Ice packs - never worked for me, just melts and so no effect in a 125g.
Chiller - I have 'em on all my tanks 'cause of 2009's heat wave.
Future thoughts....
I use these
Lifegard Aquatics Lifegard Big Digital Alert Thermometer
Good luck,
Greg


----------



## Gregzz4 (Jun 25, 2010)

Right, Aww raised a much more important point.
Aerate your water heavily.
Power heads and canister outlets to turbulate the surface. Air stones if they are all you have. And leave your lids open a bit if you can so the air in the tank is fresh from the room. Not just tank air.
I use power heads with the air injection so the air in the tank is never stale.
You must heavily oxygenate the water @ that hi temp.
Also, you gotta check your params. Make sure your ammo, nititrates and nitrates are good. Plus your PH. If something is hi you'll have to do a w/c and use some Mildly cooler water ( 1-2 degrees ) to help with the temp.
Params and Oxygen are critical right now.
Good Luck,
Greg


----------



## nikkib197 (May 3, 2010)

what kind of heater was it?
If it was a marina stealth heater petsmart will give you store credit for it, if you bring it in.


----------



## richbcca (Apr 21, 2010)

500g. It was one of the cheaper 1000w titanium heater.


----------



## nikkib197 (May 3, 2010)

too bad. and sorry about your fish, at least the glass didn't break. 


richbcca said:


> 500g. It was one of the cheaper 1000w titanium heater.


----------



## Gregzz4 (Jun 25, 2010)

500 Gallons?
OMG, that's gonna take some time to cool down 
As I said earlier, you're gonna have to do it gradually or you will shock your fish.
Obviously you can't do it with small water changes as it'll take you all night and the next 2 days non-stop.
And putting buckets outside will not do either.
All I can suggest is you but some dry ice and float it in some safe bags.
Buy a monitor and consider a chiller.
Good luck my huge tank friend
Don't forget our suggestions to heavily turbulate the surface for aeration.
Greg


----------



## charles (Apr 21, 2010)

Richard, put some ice in the tank. Even you do that, you are not lower the temperature fast enough to stress the fish.

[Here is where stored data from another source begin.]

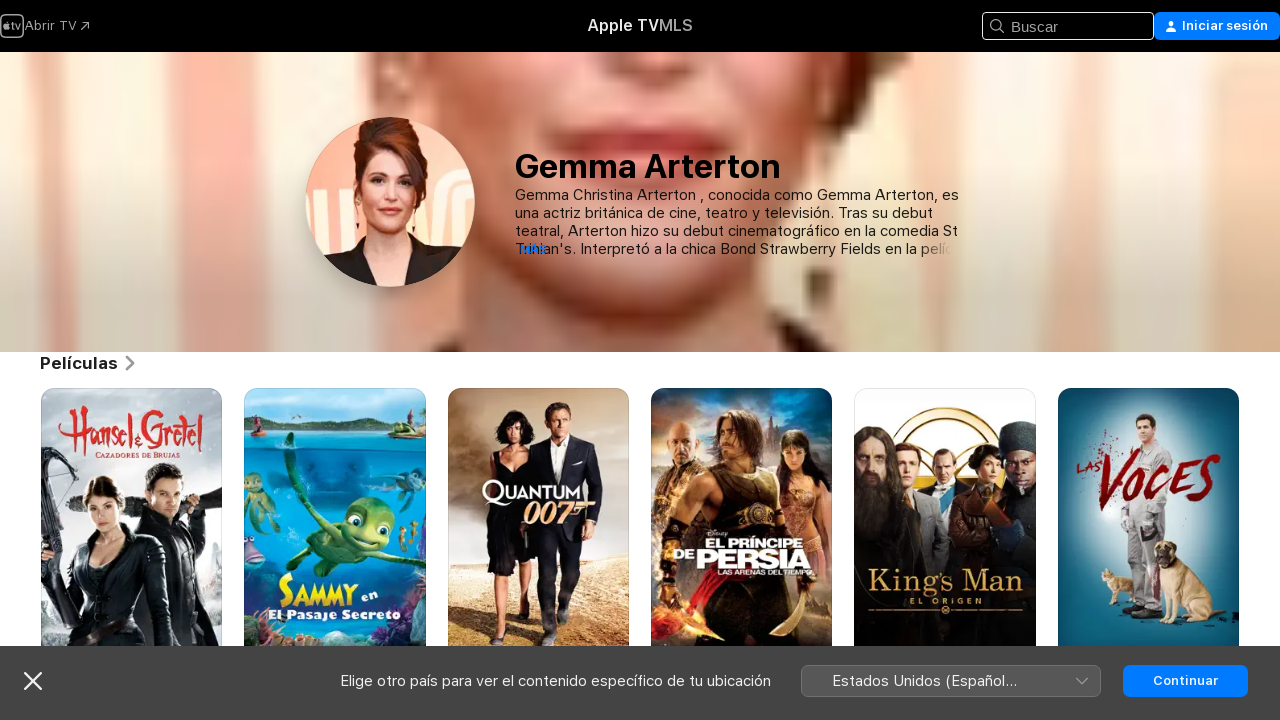

--- FILE ---
content_type: application/javascript
request_url: https://tv.apple.com/includes/js-cdn/musickit/v3/components/musickit-components/p-a55f1266.js
body_size: 129
content:
/*!
 * IMPORTANT NOTE:
 * 
 *   This file is licensed only for the use of Apple developers in providing MusicKit Web Services,
 *   and is subject to the Apple Media Services Terms and Conditions and the Apple Developer Program
 *   License Agreement. You may not copy, modify, re-host, or create derivative works of this file or the
 *   accompanying Documentation, or any part thereof, including any updates, without Apple's written consent.
 * 
 *   ACKNOWLEDGEMENTS:
 *   https://js-cdn.music.apple.com/musickit/v1/acknowledgements.txt
 */
const a=[.33,.66],s=480,c=185,e=192,t=10800,r=14400,m=500,n={Baseball:"umc.csp.3swghpf8lfhfyg9xnn5onmit",Soccer:"umc.csp.y1ye10qgphjwmbdsld07rf38"},o="mk-recent-text-track",p="mk-recent-audio-track";export{p as A,r as B,c as C,m as N,t as S,o as T,n as U,a as V,e as a,s as b}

Use a powerhead aim it to the surface. Don't use a heater. I don't think you need it. My room temperature is at 76F


----------



## tang daddy (Apr 21, 2010)

If I am not mistaken the 1000w titanium heater runs on a controller??

If this is the case was it the controller that malfunctioned?
Because the controller tells the heater when to switch on or off.

I would be curious as I run a titanium heater on my reef aswell, it's controlled by my chiller tho!

Good luck and sorry about your dat. Also probally got the temp down by now but if you leave the tank unheated it would cool itself down to room temp in 4 hrs especially if you have a powerhead blowing at the surface.


----------



## seanyuki (Apr 22, 2010)

I also lost a tank of wild discus yesterday due to the Ehiem heater malfunctioned and the the water temperature went up to 40 Celsius


----------